■ Input records ■
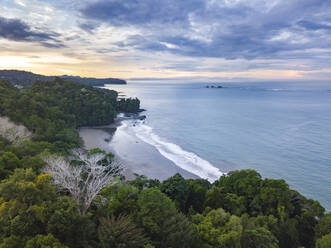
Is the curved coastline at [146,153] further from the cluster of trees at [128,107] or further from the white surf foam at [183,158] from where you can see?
the cluster of trees at [128,107]

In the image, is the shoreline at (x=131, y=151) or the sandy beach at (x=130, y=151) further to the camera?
the sandy beach at (x=130, y=151)

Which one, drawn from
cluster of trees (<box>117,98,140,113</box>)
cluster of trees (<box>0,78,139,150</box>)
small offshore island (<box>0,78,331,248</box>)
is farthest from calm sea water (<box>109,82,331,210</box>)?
cluster of trees (<box>117,98,140,113</box>)

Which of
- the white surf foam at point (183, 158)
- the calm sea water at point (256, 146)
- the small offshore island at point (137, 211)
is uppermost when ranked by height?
the small offshore island at point (137, 211)

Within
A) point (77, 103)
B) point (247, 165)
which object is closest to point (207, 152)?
point (247, 165)

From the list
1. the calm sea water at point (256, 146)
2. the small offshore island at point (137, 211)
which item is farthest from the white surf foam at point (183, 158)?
the small offshore island at point (137, 211)

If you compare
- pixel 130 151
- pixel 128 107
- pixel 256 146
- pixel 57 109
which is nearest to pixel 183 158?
pixel 130 151

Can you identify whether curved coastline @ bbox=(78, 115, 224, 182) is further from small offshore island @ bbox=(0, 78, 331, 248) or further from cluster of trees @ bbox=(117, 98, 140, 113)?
cluster of trees @ bbox=(117, 98, 140, 113)

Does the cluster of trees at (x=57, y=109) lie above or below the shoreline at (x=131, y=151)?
above
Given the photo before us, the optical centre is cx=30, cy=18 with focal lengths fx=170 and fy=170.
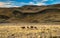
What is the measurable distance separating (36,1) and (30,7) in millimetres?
260

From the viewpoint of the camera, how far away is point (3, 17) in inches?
210

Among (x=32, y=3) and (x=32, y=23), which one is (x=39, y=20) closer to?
(x=32, y=23)

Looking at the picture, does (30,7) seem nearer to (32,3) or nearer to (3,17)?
(32,3)

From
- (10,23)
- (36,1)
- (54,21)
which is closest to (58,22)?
(54,21)

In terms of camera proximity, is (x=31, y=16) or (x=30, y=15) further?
(x=31, y=16)

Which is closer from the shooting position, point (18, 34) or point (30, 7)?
point (18, 34)

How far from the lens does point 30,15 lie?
5348mm

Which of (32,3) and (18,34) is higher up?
(32,3)

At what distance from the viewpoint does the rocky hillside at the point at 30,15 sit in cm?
525

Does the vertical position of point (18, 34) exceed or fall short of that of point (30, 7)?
it falls short

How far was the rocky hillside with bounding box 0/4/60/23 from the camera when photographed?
5246mm

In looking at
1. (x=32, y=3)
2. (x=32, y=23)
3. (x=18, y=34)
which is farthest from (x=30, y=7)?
(x=18, y=34)

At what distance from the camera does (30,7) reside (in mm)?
5188

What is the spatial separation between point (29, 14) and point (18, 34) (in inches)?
59.9
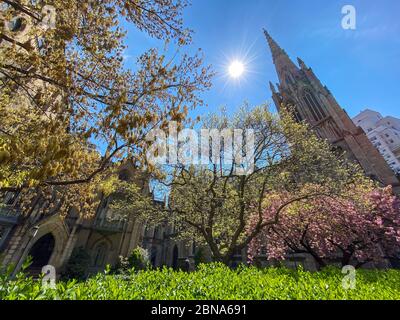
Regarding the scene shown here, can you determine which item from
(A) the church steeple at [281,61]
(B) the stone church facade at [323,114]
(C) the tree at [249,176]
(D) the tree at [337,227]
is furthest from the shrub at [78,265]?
(A) the church steeple at [281,61]

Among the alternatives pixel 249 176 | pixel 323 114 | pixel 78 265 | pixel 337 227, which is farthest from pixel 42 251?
pixel 323 114

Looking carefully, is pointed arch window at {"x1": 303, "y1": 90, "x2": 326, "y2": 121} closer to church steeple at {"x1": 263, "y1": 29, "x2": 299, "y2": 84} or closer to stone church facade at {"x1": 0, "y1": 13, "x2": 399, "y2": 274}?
stone church facade at {"x1": 0, "y1": 13, "x2": 399, "y2": 274}

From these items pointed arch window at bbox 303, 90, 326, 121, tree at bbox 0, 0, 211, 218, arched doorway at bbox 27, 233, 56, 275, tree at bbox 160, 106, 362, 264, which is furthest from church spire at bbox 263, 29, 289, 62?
arched doorway at bbox 27, 233, 56, 275

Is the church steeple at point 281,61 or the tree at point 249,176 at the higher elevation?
the church steeple at point 281,61

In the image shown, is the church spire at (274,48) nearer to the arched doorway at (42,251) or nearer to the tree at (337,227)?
the tree at (337,227)

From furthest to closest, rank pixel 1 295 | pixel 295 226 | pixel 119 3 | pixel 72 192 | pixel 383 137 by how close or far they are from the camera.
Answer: pixel 383 137
pixel 295 226
pixel 72 192
pixel 119 3
pixel 1 295

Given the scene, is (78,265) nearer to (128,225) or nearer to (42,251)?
(42,251)

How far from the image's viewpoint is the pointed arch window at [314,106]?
39.2 m

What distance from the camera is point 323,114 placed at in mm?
38906
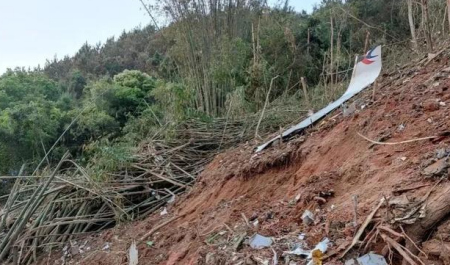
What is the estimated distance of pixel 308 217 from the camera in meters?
2.24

■ Written request ■
Reproduce the entries exactly. Do not carry over any picture.

■ Full answer ■
Is the curved coastline at [146,153] further from the cluster of trees at [128,107] or further from the white surf foam at [183,158] from where you can see?
the cluster of trees at [128,107]

In the image, is the shoreline at (x=131, y=151) or the sandy beach at (x=130, y=151) further to the camera?
the sandy beach at (x=130, y=151)

Which one, drawn from
cluster of trees (<box>117,98,140,113</box>)
cluster of trees (<box>0,78,139,150</box>)
small offshore island (<box>0,78,331,248</box>)
is farthest from calm sea water (<box>109,82,331,210</box>)?
cluster of trees (<box>117,98,140,113</box>)

Which of
- the white surf foam at point (183, 158)
- the calm sea water at point (256, 146)
- the small offshore island at point (137, 211)
is uppermost when ranked by height?
the small offshore island at point (137, 211)

Within
A) point (77, 103)
B) point (247, 165)
which object is closest to point (207, 152)?
point (247, 165)

From the list
1. the calm sea water at point (256, 146)
2. the small offshore island at point (137, 211)
which item is farthest from the white surf foam at point (183, 158)?
the small offshore island at point (137, 211)

If you compare
- pixel 130 151
- pixel 128 107
- pixel 256 146
- pixel 57 109
which is nearest to pixel 183 158?
pixel 130 151

Can you identify whether curved coastline @ bbox=(78, 115, 224, 182) is further from small offshore island @ bbox=(0, 78, 331, 248) or further from cluster of trees @ bbox=(117, 98, 140, 113)?
cluster of trees @ bbox=(117, 98, 140, 113)

Does the cluster of trees at (x=57, y=109) lie above or below the shoreline at (x=131, y=151)?
above
Given the photo before us, the optical centre is cx=30, cy=18 with focal lengths fx=170 and fy=170.
What is the measurable distance separating (36,1) and (30,7) in millimetres?
260

From the viewpoint of the camera, how far away is point (3, 17) in inches?
210

Among (x=32, y=3) and (x=32, y=23), which one is (x=39, y=20) closer to?
(x=32, y=23)

Looking at the picture, does (30,7) seem nearer to (32,3) or nearer to (3,17)?
(32,3)

From
- (10,23)
- (36,1)
- (54,21)
which is closest to (58,22)?
(54,21)

In terms of camera proximity, is (x=31, y=16) or (x=30, y=15) further?
(x=31, y=16)

Which is closer from the shooting position, point (18, 34) or point (30, 7)?
point (18, 34)

How far from the lens does point 30,15 lie?
5348mm

Which of (32,3) and (18,34) is higher up?
(32,3)

At what distance from the viewpoint does the rocky hillside at the point at 30,15 sit in cm?
525

Does the vertical position of point (18, 34) exceed or fall short of that of point (30, 7)?
it falls short

How far was the rocky hillside with bounding box 0/4/60/23 from the camera when photographed?
5246mm

In looking at
1. (x=32, y=3)
2. (x=32, y=23)
3. (x=18, y=34)
which is farthest from (x=30, y=7)?
(x=18, y=34)

At what distance from the camera does (30,7) reside (in mm)?
5188

What is the spatial separation between point (29, 14) and point (18, 34) (in inches)?
59.9
Regarding the scene shown here, can you determine which item from
(A) the church steeple at [281,61]
(B) the stone church facade at [323,114]
(C) the tree at [249,176]
(D) the tree at [337,227]
is furthest from the shrub at [78,265]?
(A) the church steeple at [281,61]

Among the alternatives pixel 249 176 | pixel 323 114 | pixel 78 265 | pixel 337 227, which is farthest from pixel 42 251?
pixel 323 114

Looking carefully, is pointed arch window at {"x1": 303, "y1": 90, "x2": 326, "y2": 121} closer to church steeple at {"x1": 263, "y1": 29, "x2": 299, "y2": 84} or closer to stone church facade at {"x1": 0, "y1": 13, "x2": 399, "y2": 274}?
stone church facade at {"x1": 0, "y1": 13, "x2": 399, "y2": 274}

From these items pointed arch window at bbox 303, 90, 326, 121, tree at bbox 0, 0, 211, 218, arched doorway at bbox 27, 233, 56, 275, tree at bbox 160, 106, 362, 264, which is furthest from church spire at bbox 263, 29, 289, 62?
arched doorway at bbox 27, 233, 56, 275

Is the church steeple at point 281,61 or the tree at point 249,176 at the higher elevation?
the church steeple at point 281,61

In the image shown, is the church spire at (274,48) nearer to the arched doorway at (42,251) or nearer to the tree at (337,227)?
the tree at (337,227)

From furthest to closest, rank pixel 1 295 | pixel 295 226 | pixel 119 3 | pixel 72 192 | pixel 383 137 by how close or far they are from the camera.
Answer: pixel 383 137
pixel 295 226
pixel 72 192
pixel 119 3
pixel 1 295

Given the scene, is (78,265) nearer to (128,225) or nearer to (42,251)?
(42,251)

How far from the image's viewpoint is the pointed arch window at [314,106]?
39.2 m

What distance from the camera is point 323,114 placed at in mm?
38906
What is the estimated distance of pixel 308 217 from the camera in meters?
2.24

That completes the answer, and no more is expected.